Employee Stock Purchase Program. All of our employees of the Company or a subsidiary who have been determined to be eligible by the Committee may participate in the Employee Stock Purchase Plan (the "ESPP"), provided that the Committee has discretion to determine employees eligible to participate, and in exercising such discretion, may exclude those employees who have been employed less than two years, work fewer than 20 hours a week, work fewer than five months in any calendar year or are considered "highly compensated employees" within the meaning of the Code. Any employee who would own more than 5% of the voting power of our stock immediately after a grant under the ESPP is not eligible to participate, and no participant may purchase more than $25,000 of common stock in any one calendar year, based on the undiscounted value of the common stock at the beginning of each offering period. The aggregate number of shares of stock that may be granted as options under the ESPP is determined on an annual basis by the Committee, and the terms and conditions of such options shall be specified in a separate agreement. No option under the ESPP may be exercised after the expiration of 5 years (if the option is granted at an exercise price no less than 85% of the fair market value as of the date of grant) or 27 months. The purchase price of the options underlying the ESPP shall not be less than the lesser of 85% of the fair market value at the time of grant or an amount which under the terms of the option may not be less than 85% of the fair market value of such stock at the time of the exercise of the option.
Other Terms of Awards. Awards may be settled in cash, shares, other awards or other property, in the discretion of the Committee. The Committee may require or permit participants to defer the settlement of all or part of an award, including shares issued upon exercise of an option, in accordance with such terms and conditions as the Committee may establish, including payment or crediting of interest or dividend equivalents on any deferred amounts. The Committee is authorized to place cash, shares or other property in trusts or make other arrangements to provide for payment of our obligations under the 2004 Plan. The Committee may condition awards on the payment of taxes, such as by withholding a portion of the shares or other property to be distributed in order to satisfy tax obligations. Awards granted under the 2004 Plan generally may not be pledged or otherwise encumbered and are not transferable except by will or by the laws of descent and distribution, or to a designated beneficiary upon the participant's death, except that the Committee may permit transfers of awards other than incentive stock options on a
case-by-case basis. This flexibility can allow for estate planning or other limited transfers consistent with the incentive purpose of the 2004 Plan.

Exercise 1 —
Convert the rows, from the line containing "By what distance" up to and including the final line of the rows, into a numbered list that omits blank lines. Leave the pictures out.
Exercise 2 —
Carry on the passage about the stock plan's award terms from the point where it ends.
The text and the rows that follow it come from separate sources.

Material provided —
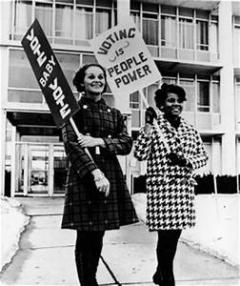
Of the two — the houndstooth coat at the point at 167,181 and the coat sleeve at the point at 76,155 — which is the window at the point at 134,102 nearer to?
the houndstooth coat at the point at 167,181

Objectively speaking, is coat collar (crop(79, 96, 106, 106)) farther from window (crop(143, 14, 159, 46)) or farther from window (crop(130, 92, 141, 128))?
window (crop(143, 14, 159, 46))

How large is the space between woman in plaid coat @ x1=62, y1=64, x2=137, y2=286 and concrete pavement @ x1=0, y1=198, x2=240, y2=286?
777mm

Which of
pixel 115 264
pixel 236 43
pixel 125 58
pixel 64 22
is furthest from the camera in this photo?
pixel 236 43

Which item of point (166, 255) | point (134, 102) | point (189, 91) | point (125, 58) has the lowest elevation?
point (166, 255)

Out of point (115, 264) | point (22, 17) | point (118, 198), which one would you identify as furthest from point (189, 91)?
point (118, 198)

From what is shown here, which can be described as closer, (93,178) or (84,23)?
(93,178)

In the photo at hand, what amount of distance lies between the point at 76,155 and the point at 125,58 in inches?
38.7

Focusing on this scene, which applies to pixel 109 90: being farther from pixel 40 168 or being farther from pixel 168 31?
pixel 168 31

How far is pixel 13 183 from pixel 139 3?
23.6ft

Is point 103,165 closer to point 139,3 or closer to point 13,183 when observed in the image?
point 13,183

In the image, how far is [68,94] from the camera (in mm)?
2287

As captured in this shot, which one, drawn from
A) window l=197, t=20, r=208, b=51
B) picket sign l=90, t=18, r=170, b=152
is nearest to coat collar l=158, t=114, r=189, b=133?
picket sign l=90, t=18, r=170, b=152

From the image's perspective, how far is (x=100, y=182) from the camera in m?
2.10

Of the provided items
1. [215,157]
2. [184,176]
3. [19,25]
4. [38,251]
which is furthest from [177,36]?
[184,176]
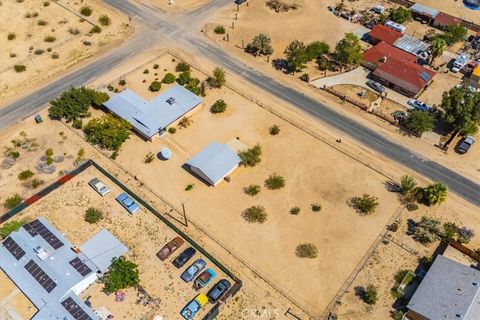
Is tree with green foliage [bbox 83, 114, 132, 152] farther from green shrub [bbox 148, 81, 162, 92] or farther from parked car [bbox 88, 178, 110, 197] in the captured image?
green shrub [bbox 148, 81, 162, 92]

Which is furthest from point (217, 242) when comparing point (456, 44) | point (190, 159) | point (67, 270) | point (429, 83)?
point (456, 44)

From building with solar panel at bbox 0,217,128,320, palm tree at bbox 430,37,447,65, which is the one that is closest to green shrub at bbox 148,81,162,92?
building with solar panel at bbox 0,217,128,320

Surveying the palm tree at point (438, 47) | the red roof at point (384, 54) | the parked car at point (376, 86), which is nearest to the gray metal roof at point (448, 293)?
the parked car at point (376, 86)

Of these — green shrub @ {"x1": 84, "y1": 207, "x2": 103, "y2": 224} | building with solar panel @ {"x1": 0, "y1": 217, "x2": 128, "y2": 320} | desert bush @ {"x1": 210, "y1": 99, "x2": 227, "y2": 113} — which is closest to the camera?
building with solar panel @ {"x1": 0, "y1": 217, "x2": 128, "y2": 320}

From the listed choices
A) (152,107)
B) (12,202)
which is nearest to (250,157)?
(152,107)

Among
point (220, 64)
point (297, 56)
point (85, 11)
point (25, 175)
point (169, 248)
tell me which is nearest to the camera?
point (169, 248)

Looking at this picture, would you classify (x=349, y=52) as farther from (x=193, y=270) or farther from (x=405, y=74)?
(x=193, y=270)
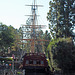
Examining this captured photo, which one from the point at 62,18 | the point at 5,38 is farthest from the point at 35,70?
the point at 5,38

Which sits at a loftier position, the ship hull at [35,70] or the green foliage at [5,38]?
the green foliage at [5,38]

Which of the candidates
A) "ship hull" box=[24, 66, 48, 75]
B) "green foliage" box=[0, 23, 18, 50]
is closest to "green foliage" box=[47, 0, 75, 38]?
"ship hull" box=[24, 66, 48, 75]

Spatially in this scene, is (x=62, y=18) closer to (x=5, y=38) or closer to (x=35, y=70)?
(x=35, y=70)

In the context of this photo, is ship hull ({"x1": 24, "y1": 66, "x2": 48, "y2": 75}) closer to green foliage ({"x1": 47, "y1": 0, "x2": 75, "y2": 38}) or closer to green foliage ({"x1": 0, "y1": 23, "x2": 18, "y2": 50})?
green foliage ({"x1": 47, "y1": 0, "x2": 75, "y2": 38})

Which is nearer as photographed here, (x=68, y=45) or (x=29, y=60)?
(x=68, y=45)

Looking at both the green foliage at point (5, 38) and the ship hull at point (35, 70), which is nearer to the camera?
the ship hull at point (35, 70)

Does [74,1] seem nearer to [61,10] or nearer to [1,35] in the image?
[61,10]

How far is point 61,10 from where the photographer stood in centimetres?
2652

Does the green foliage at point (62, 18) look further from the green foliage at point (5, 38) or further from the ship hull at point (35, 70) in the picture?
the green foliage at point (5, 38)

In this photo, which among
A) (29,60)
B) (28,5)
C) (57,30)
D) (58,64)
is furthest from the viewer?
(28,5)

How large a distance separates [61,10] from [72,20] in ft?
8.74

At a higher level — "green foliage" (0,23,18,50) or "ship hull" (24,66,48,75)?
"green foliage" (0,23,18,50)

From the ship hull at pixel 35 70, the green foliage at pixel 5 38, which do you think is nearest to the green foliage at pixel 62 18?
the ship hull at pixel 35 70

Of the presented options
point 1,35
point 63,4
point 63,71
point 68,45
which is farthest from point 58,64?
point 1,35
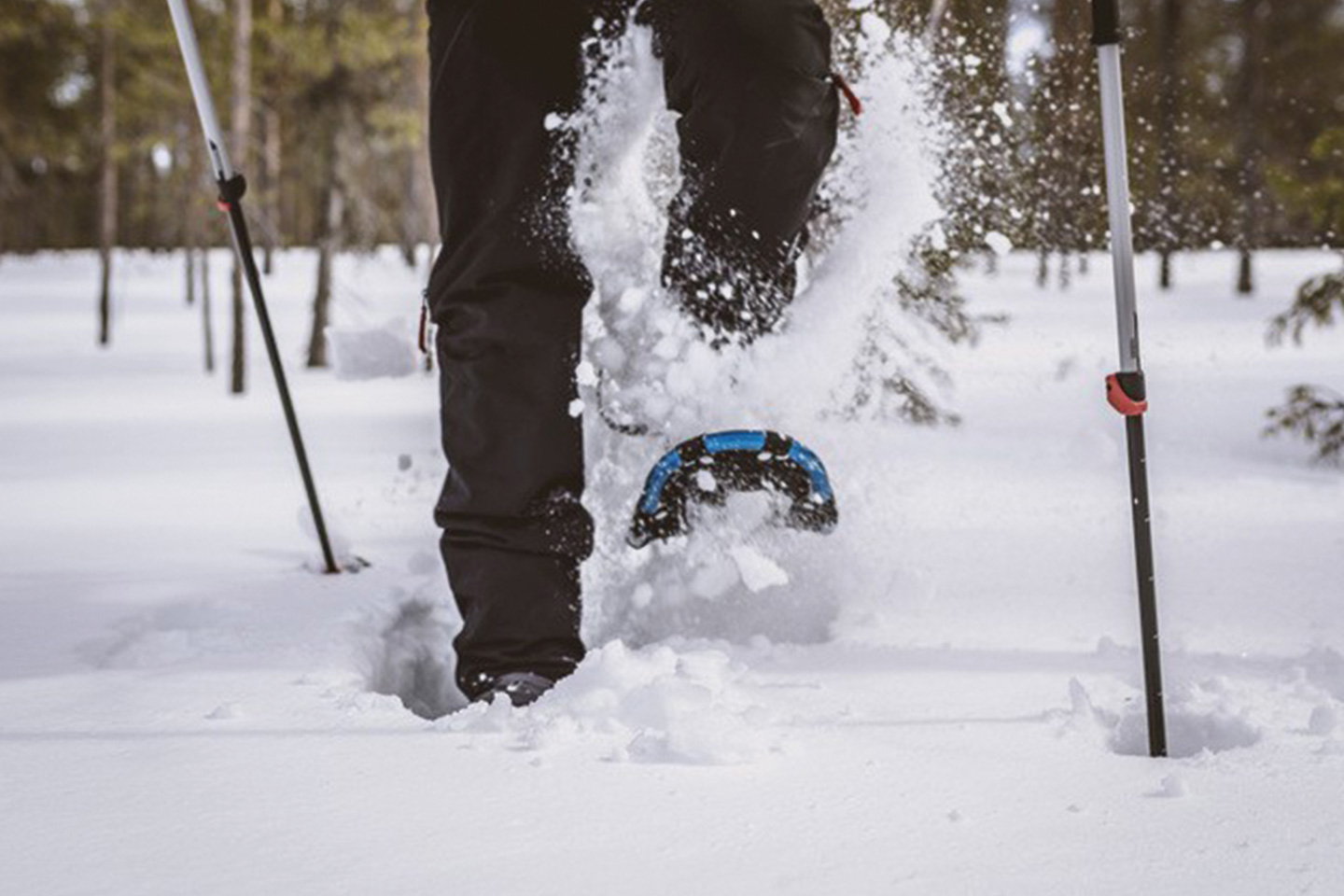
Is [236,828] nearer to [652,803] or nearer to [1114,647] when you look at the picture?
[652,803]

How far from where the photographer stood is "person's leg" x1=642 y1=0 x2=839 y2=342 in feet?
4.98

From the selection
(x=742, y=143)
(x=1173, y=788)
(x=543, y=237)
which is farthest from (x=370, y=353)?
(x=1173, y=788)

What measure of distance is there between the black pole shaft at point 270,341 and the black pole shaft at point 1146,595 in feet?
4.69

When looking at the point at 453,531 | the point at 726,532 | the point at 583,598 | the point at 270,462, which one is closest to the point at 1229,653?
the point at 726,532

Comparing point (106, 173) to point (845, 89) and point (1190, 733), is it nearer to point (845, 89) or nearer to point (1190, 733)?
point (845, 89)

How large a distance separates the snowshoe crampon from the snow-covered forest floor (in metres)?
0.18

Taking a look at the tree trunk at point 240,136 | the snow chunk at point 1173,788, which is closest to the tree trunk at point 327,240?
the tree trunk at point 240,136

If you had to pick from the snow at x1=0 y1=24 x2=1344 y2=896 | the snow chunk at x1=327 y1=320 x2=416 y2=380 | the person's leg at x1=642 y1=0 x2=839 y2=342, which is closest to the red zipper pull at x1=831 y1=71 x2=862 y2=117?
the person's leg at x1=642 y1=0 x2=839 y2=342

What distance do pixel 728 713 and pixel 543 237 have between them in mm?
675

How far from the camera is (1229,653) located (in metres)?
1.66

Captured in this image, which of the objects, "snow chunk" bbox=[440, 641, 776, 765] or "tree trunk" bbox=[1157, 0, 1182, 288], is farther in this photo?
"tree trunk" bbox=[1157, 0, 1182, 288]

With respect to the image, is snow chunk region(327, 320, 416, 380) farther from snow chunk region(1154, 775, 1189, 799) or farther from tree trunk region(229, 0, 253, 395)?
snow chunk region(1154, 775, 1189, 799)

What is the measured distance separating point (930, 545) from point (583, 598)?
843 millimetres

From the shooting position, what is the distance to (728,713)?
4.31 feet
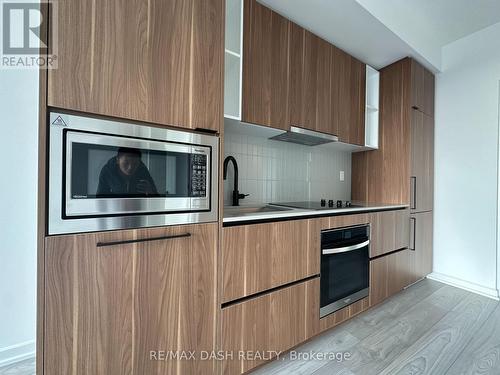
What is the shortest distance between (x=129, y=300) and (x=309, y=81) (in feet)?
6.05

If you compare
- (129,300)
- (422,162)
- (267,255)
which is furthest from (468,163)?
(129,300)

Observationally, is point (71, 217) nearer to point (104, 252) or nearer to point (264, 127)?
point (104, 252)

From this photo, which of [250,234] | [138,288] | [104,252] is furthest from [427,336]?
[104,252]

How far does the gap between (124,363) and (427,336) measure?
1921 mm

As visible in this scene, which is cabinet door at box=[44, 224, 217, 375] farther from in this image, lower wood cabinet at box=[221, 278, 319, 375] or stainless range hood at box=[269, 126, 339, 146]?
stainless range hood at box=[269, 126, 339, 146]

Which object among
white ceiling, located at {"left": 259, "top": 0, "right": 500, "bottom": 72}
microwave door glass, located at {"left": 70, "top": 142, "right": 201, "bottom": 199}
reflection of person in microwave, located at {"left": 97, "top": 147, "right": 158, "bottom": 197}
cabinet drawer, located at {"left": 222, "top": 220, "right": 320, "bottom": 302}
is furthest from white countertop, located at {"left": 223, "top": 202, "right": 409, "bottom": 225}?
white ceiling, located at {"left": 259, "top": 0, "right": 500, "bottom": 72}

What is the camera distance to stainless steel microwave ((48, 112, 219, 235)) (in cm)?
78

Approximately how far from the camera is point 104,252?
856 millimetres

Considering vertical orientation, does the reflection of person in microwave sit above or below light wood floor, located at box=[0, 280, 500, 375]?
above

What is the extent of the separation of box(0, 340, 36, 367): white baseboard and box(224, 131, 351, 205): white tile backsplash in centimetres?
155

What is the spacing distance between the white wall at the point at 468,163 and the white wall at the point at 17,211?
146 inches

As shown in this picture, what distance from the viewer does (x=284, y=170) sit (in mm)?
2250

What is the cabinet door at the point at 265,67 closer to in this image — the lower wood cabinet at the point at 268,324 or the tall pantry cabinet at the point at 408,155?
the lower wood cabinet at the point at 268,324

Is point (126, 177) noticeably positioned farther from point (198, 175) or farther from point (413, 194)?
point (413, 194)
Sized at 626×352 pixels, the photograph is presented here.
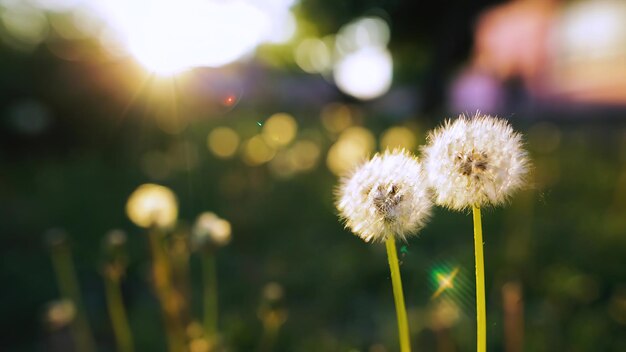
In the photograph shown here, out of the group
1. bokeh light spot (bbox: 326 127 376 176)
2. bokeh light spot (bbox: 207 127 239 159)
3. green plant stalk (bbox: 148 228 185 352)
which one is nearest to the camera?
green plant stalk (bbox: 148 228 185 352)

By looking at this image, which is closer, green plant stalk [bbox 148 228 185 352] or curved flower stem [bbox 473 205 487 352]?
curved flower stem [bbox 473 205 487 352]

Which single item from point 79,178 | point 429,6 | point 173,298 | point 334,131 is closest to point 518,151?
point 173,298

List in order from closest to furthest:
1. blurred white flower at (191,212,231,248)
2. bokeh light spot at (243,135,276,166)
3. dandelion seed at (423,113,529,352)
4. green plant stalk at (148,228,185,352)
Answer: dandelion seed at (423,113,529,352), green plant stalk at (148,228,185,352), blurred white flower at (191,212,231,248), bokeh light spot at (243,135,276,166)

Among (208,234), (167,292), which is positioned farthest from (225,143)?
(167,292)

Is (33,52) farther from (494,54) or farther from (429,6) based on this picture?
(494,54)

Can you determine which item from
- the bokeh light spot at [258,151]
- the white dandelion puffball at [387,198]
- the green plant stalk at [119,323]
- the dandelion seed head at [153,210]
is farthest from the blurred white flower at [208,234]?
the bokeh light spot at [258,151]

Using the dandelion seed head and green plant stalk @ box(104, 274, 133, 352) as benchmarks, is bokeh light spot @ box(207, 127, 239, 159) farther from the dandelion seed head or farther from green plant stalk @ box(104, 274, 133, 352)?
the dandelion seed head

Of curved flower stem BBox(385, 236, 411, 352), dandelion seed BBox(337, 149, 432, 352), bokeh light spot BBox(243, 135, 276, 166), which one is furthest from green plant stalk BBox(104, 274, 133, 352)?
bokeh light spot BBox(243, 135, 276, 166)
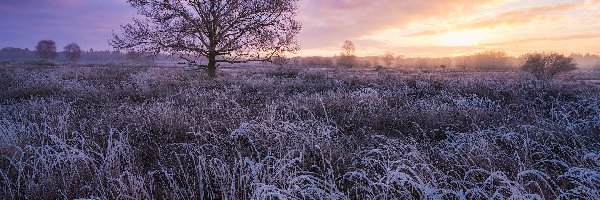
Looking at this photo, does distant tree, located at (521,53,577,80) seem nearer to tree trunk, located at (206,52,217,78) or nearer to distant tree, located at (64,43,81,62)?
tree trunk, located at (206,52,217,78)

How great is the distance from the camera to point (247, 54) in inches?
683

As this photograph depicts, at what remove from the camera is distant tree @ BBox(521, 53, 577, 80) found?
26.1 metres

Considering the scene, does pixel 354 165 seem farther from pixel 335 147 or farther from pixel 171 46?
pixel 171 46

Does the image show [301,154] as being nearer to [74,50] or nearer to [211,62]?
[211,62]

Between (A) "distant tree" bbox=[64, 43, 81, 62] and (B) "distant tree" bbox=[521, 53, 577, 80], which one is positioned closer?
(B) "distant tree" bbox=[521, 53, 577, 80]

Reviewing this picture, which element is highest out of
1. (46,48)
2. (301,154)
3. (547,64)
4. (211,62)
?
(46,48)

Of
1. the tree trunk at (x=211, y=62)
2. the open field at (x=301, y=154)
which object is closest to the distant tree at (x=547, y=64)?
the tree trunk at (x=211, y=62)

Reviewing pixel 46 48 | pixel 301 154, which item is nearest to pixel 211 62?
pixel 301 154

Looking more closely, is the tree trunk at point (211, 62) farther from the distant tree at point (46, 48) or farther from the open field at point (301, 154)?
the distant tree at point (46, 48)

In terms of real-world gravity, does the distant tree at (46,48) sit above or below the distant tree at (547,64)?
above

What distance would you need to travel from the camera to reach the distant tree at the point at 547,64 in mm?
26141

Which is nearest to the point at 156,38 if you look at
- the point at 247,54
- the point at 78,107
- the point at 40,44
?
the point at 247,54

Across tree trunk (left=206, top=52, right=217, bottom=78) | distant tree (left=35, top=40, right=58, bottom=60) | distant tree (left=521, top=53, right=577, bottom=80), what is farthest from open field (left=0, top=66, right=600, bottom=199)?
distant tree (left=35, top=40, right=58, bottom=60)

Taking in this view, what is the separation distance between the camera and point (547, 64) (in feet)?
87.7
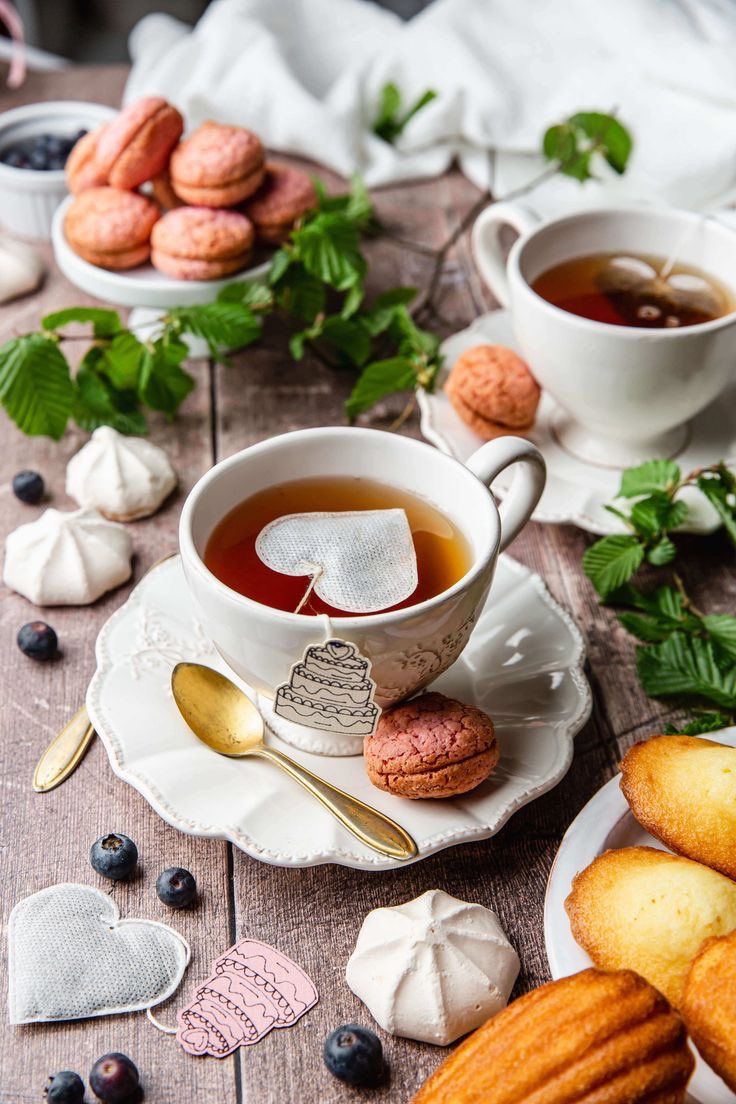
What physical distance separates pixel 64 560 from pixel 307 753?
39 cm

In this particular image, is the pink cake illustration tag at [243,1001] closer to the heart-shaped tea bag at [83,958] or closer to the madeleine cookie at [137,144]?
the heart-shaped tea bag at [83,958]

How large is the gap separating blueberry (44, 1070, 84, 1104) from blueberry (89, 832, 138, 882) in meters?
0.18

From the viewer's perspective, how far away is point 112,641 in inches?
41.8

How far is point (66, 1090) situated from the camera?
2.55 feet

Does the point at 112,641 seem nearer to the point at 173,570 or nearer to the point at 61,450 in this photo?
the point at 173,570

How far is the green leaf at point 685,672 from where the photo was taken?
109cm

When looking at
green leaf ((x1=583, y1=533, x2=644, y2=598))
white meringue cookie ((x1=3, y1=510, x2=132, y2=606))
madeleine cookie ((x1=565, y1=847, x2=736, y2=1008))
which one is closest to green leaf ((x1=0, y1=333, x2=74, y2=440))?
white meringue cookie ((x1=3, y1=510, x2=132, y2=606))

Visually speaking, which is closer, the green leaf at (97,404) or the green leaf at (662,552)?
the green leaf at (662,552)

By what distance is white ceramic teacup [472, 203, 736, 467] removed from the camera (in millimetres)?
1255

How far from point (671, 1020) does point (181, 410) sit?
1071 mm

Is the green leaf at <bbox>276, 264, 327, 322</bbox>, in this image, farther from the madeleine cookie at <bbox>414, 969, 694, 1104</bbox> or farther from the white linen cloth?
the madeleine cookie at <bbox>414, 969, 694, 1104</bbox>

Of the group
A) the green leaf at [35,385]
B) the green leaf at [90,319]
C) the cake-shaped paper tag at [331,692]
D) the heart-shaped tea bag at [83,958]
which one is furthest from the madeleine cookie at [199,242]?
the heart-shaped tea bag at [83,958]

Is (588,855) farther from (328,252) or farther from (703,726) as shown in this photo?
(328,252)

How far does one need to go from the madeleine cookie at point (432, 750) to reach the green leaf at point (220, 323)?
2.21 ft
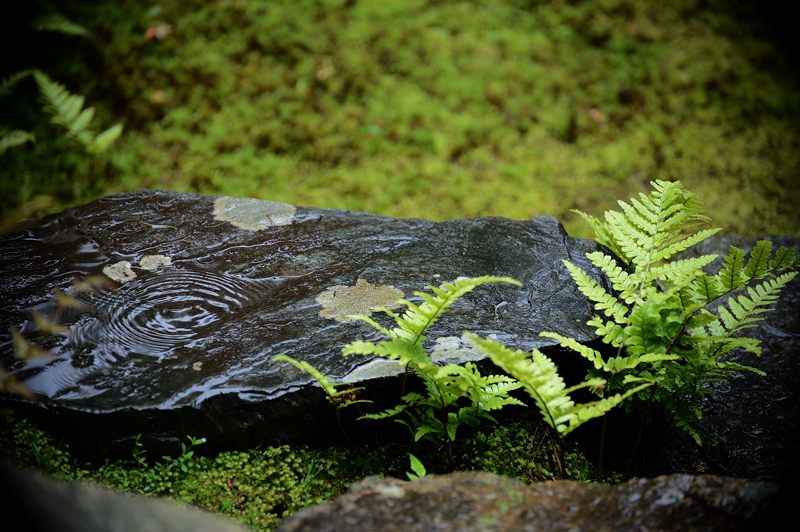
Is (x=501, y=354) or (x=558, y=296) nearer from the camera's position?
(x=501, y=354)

Right answer 1 —
1. By what distance is white ceramic teacup [472, 203, 736, 467] removed from the camera (in millimetres)?
2. 1255
3. How far from point (671, 1020) does point (181, 410) sit?
4. 1071 mm
5. Is the green leaf at <bbox>276, 264, 327, 322</bbox>, in this image, farther from the madeleine cookie at <bbox>414, 969, 694, 1104</bbox> or farther from the white linen cloth?
6. the madeleine cookie at <bbox>414, 969, 694, 1104</bbox>
7. Of the group
8. A) the green leaf at [35,385]
9. B) the green leaf at [90,319]
10. C) the cake-shaped paper tag at [331,692]
11. D) the heart-shaped tea bag at [83,958]
12. which one is furthest from the madeleine cookie at [199,242]?
13. the heart-shaped tea bag at [83,958]
14. Is (588,855) farther from (328,252) or farther from (703,726) as shown in this photo?
15. (328,252)
16. How far does one need to go from the madeleine cookie at point (432, 750) to reach the green leaf at point (220, 323)?
17. 2.21 ft
18. Is (x=501, y=354) or (x=558, y=296) nearer from the camera's position?
19. (x=501, y=354)

Right answer 2 —
The Committee is authorized to impose non-competition, non-solicitation, confidentiality, non-disparagement and other requirements as a condition on the participant's right to retain an award or gains realized by exercise or settlement of an award. Awards under the 2004 Plan may be granted without a requirement that the participant pay consideration in the form of cash or property for the grant (as distinguished from the exercise), except to the extent required by law. The Committee may, however, grant awards in substitution for, exchange for or as a buyout of other awards under the 2004 Plan, awards under other Company plans, or other rights to payment from the Company, and may exchange or buy out outstanding awards for cash or other property. The Committee also may grant awards in addition to and in tandem with other awards, awards, or rights. In granting a new award, the Committee may determine that the in-the-money value of any surrendered award may be applied to reduce the exercise price of any option, base price of any SAR, or purchase price of any other award.
Dividend Equivalents. The Committee may grant dividend equivalents. These are rights to receive payments equal in value to the amount of dividends paid on a specified number of shares of common stock while an award is outstanding. These amounts may be in the form of cash or rights to receive additional awards or additional shares of common stock having a value equal to the cash amount. The awards may be granted on a stand-alone basis or in conjunction with another award. Typically, rights to dividend equivalents are granted in connection with restricted stock units or deferred stock, so that the participant can earn amounts equal to dividends paid on the number of shares covered by the award while the award is outstanding.
Vesting, Forfeitures, and Related Award Terms. The Committee may, in its discretion, determine the vesting schedule of options and other awards, the circumstances that will result in forfeiture of awards, the post-termination exercise periods of options and similar awards, and the events that will result in acceleration of the ability to exercise and the lapse of restrictions, or the expiration of any deferral period, on any award.
Upon a change in control, as defined, unless the Committee limited these rights in the grant agreement, awards will become vested and exercisable and restrictions thereon will lapse, any option that was not vested and exercisable throughout the 60-day period prior to the change in control may be surrendered for a cash payment equal to spread, determined based on the highest market price during that 60-day period prior to or following the change in control or, if higher, the consideration received by shareholders in the change in control transaction. The Committee may also specify in any award agreement that performance conditions will be deemed met upon a change in control.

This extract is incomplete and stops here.